### Extracted records
________________________________________

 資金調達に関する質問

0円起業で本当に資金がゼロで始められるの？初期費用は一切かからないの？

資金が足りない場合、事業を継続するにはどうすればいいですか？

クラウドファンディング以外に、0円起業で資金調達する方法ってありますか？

________________________________________

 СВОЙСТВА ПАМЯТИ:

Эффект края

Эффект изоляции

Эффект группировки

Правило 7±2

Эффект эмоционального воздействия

________________________________________

### Prompt
Across the listing above, in how many lines does the string "Эффект" occur? Give the number only.

### Output of the exercise
4